Julia Child’s "Mastering the Art of French Cooking" probably has the perfect recipe for it. Alas, I don’t have my own copy yet. I’m trying to find one at a used book store. If no luck there I’ll order on sometime the first part of 2010. In the meantime I perused James Beard’s Theory and Practice of Good Cooking. No luck there. Joy of Cooking has a braised lamb shanks recipe but she doesn’t call it Osso Bucco. I finally got online and looked at several recipes, and decided that Giada De Laurentiis' was the recipe that best epitomized what I want in 2010.

Although Giada makes hers with veal shanks, I found some very nice looking lamb shanks at BJs. Lamb is a favorite for Ken and I, and we make it numerous ways throughout the year. The shanks were really meaty and plump and the price was within my budget so I snatched them up!

Giada’s recipe ingredients were perfect for me. I had everything except the fresh parsley. But that I could leave out this time I figured. I wasn’t going out to the store again.

I started by cutting fresh rosemary and thyme out of my little herb garden in the back. That in itself was a minor miracle since we again have snow on the ground! At least this time it only snowed three inches!



Scupper surveying the snow




Here are the ingredients list for Giada’s Osso Bucco

1 sprig fresh rosemary
1 sprig fresh thyme
1 dry bay leaf
2 whole cloves
Cheesecloth
Kitchen twine, for bouquet garni and tying the veal shanks
3 whole veal shanks (about 1 pound per shank), trimmed
Sea salt and freshly ground black pepper
All purpose flour, for dredging
1/2 cup vegetable oil
1 small onion, diced into 1/2-inch cubes
1 small carrot, diced into 1/2-inch cubes
1 stalk celery, diced into 1/2 inch cubes
1 tablespoon tomato paste
1 cup dry white wine
3 cups chicken stock
3 tablespoons fresh flat-leaf Italian parsley, chopped
1 tablespoon lemon zest

I cut the sage leaves so I can dry them, but the rosemary and thyme went into the bouquet garni, along with the cloves and bay leaf. I filled the cheesecloth with the herbs and then tied it all up with butchers twine.


I quickly diced the carrots, celery and onions and set them aside in a bowl. I measured out a tablespoon of tomato paste from the squeeze tube. By the way if you haven’t tried the tomato paste in a tube, do so at your earliest convenience. I love the stuff! I seldom need more than a tablespoon or two at a time and have wasted too many cans of it in the past. Now I buy it in the tubes and keep it in the frig once I’ve opened it.




I went ahead and measured out the Martini & Rossi Vermouth and chicken stock while I was at it. I wanted to be able to move from step to step without stopping.

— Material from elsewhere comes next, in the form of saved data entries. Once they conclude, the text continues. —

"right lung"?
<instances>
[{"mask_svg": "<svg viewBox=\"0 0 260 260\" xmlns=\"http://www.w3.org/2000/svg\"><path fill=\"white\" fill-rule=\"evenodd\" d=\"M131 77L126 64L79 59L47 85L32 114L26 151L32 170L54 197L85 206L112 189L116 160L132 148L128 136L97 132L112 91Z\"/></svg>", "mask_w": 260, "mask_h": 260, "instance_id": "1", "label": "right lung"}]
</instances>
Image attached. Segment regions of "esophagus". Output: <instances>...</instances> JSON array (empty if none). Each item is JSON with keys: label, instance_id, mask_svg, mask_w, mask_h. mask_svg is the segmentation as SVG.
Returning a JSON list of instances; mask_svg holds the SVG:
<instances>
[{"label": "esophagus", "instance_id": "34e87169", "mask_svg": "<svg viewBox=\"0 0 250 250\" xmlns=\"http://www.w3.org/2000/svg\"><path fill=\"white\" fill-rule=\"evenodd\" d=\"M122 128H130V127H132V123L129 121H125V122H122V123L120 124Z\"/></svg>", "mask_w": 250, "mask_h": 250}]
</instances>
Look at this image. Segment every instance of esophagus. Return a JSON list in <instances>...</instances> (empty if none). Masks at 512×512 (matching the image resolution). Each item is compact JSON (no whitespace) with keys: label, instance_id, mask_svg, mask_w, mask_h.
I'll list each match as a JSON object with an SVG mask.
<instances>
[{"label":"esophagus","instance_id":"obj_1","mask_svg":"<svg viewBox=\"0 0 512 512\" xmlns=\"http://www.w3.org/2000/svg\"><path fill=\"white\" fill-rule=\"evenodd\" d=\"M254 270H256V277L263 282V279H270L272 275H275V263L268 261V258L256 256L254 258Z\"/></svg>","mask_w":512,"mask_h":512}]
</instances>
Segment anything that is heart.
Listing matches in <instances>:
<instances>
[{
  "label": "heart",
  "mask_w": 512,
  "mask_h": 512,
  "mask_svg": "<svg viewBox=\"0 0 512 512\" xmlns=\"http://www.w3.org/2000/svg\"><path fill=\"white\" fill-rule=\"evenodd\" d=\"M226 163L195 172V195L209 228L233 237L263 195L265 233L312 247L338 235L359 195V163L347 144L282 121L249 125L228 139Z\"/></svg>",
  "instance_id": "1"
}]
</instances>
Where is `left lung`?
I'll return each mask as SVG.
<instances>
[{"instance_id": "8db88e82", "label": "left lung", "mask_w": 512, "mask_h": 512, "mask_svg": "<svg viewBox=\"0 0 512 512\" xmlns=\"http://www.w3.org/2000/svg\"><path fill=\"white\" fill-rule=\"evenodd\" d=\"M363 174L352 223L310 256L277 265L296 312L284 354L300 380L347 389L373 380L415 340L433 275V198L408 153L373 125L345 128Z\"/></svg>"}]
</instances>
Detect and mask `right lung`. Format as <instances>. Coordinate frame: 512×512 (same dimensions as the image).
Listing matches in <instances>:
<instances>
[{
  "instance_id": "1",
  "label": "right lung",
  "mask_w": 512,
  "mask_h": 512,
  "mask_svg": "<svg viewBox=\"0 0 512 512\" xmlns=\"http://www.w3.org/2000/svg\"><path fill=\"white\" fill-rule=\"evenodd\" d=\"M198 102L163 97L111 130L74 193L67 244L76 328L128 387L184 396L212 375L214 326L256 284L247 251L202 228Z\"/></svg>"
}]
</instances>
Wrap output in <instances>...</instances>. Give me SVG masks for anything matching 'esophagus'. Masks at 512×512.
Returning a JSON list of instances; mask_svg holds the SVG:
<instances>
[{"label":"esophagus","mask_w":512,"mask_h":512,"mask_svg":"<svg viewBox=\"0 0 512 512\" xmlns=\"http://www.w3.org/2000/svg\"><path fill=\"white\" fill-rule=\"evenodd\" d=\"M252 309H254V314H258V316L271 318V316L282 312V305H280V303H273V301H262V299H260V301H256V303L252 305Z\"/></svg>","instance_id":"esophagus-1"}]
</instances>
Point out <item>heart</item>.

After taking the lamb shanks out of the package I rinsed them quickly, patted them dry, and trimmed some of the fat. Harking back to my days in Alaska and rendering bear fat, I put the trimmings in the pot and let the fat ooze out as the little pieces of meat became nice and crispy. Yes, I have actually eaten bear, matter of fact we were very happy to have it one winter as that was just about our only red meat that year. That was years ago when I hunted with my former husband. I haven’t hunted in years but still conjure up my cooking techniques from those days every once in awhile.




While the fat was rendering I wrapped each shank with twine to keep the meat on the bones when it became oh-so-tender. I seasoned with salt and pepper, and then dredged in flour. Once I had garnered as much fat as possible out of the gribbins (that is what I call it) I removed them then added olive oil instead of vegetable oil and heated it up. I dropped in the shanks and browned them all over.




Once the shanks were browned I put them on a plate to the side, I dropped the vegetables in and sautéed those until the onions were translucent. In went the tomato paste next and I stirred it until it was blended in. Then it was time to drop in the shanks. I poured in the vermouth and cooked it down to reduce the liquid to half. It doesn’t take long, so I had to monitor it closely. Finally I dropped in the bouquet garni, and added the chicken stock. I felt the College Inn Bold Stock Rotisserie Chicken Broth would be best for this since it is rich, and full bodied.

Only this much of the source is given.